_Texte source_:
-=-=-

Le débat sur une éventuelle refonte de la Constitution en République Démocratique du Congo connaît un nouveau regain d’intensité, porté à la fois par des initiatives politiques et des prises de position religieuses de plus en plus affirmées. Au cœur de cette actualité, une proposition de loi sur le changement constitutionnel et l’intervention remarquée de Evariste Ejiba, président des Églises de Réveil du Congo.
Prenant position sur cette question sensible, le responsable religieux plaide pour une transformation en profondeur de la Loi fondamentale.
« La Constitution doit être changée parce que son origine remonte aux belligérants », a-t-il déclaré, remettant en cause les bases historiques du texte actuel.
Dans la même logique, il critique la démarche de révisions successives : « Elle a déjà été révisée une fois et nous ne voyons pas pourquoi aller de révision en révision », soutenant qu’une refonte globale serait plus cohérente qu’un ajustement progressif.
Au centre de son argumentaire figure la question de la légitimité populaire. « Le peuple, à ce moment-là, n’a pas été consulté pour se prononcer sur sa propre Constitution », a insisté Evariste Ejiba, appelant à un processus inclusif qui placerait les citoyens au cœur de la décision.

-=-=-

_Données sources_:
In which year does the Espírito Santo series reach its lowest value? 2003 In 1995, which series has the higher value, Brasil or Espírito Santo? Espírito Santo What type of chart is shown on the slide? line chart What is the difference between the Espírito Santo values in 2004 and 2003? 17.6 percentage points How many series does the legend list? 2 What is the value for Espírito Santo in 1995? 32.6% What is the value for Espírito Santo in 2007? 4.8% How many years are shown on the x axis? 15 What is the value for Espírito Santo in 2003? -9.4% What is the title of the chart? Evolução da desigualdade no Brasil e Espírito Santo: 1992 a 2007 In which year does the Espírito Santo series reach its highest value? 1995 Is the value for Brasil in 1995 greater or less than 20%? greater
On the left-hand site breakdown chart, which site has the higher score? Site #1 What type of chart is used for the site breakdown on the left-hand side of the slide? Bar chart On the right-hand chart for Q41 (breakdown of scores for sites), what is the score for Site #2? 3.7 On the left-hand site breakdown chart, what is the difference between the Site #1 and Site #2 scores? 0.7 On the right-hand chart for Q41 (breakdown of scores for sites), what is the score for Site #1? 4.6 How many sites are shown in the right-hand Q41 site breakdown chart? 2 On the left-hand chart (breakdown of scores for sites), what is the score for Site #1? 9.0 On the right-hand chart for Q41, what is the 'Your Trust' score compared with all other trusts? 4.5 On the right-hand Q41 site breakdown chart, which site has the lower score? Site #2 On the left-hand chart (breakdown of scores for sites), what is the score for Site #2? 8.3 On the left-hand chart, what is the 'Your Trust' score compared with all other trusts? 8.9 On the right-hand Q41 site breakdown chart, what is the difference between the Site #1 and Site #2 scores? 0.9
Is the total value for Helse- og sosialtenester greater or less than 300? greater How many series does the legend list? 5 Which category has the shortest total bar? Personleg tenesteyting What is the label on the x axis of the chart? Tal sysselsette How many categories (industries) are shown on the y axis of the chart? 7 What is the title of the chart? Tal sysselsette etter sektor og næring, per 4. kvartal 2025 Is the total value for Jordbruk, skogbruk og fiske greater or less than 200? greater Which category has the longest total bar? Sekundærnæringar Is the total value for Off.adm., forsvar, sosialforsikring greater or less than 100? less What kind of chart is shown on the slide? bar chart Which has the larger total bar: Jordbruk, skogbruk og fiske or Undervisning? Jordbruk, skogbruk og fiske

-=-=-

_Exercices et consignes_:
A. Restituez tel quel le passage de l'article sur la refonte de la Constitution congolaise allant de « Le débat sur » jusqu'à « du texte actuel. ».
B. Poursuivez l'article sur la refonte de la Constitution congolaise au-delà de sa dernière phrase.

_Corrigé des exercices_:
A.
Le débat sur une éventuelle refonte de la Constitution en République Démocratique du Congo connaît un nouveau regain d’intensité, porté à la fois par des initiatives politiques et des prises de position religieuses de plus en plus affirmées. Au cœur de cette actualité, une proposition de loi sur le changement constitutionnel et l’intervention remarquée de Evariste Ejiba, président des Églises de Réveil du Congo.
Prenant position sur cette question sensible, le responsable religieux plaide pour une transformation en profondeur de la Loi fondamentale.
« La Constitution doit être changée parce que son origine remonte aux belligérants », a-t-il déclaré, remettant en cause les bases historiques du texte actuel.

B.
Cette prise de position intervient alors qu’une proposition de loi, attribuée au député national Paul-Gaspard Ngondankoy Nkoy-ea-Longoya, détaille les mécanismes d’un éventuel changement constitutionnel. Les dispositions contenues dans les articles 87 à 89 envisagent notamment la mise en place d’une instance d’experts chargée d’évaluer l’inadéquation de certaines règles constitutionnelles en cas de crise institutionnelle majeure.
Le texte prévoit également un processus structuré : consultations élargies des institutions et de la société civile, mise en place d’une Assemblée constituante élue au suffrage universel direct, puis adoption d’un projet de nouvelle Constitution à une majorité qualifiée avant sa validation par référendum populaire.
Face à ce processus, le président des Églises de Réveil appelle à la responsabilité des acteurs politiques.
« Nous disons aux politiques : il ne faut pas agiter le peuple. Donnez vos idées », a-t-il lancé, prônant un débat apaisé et constructif.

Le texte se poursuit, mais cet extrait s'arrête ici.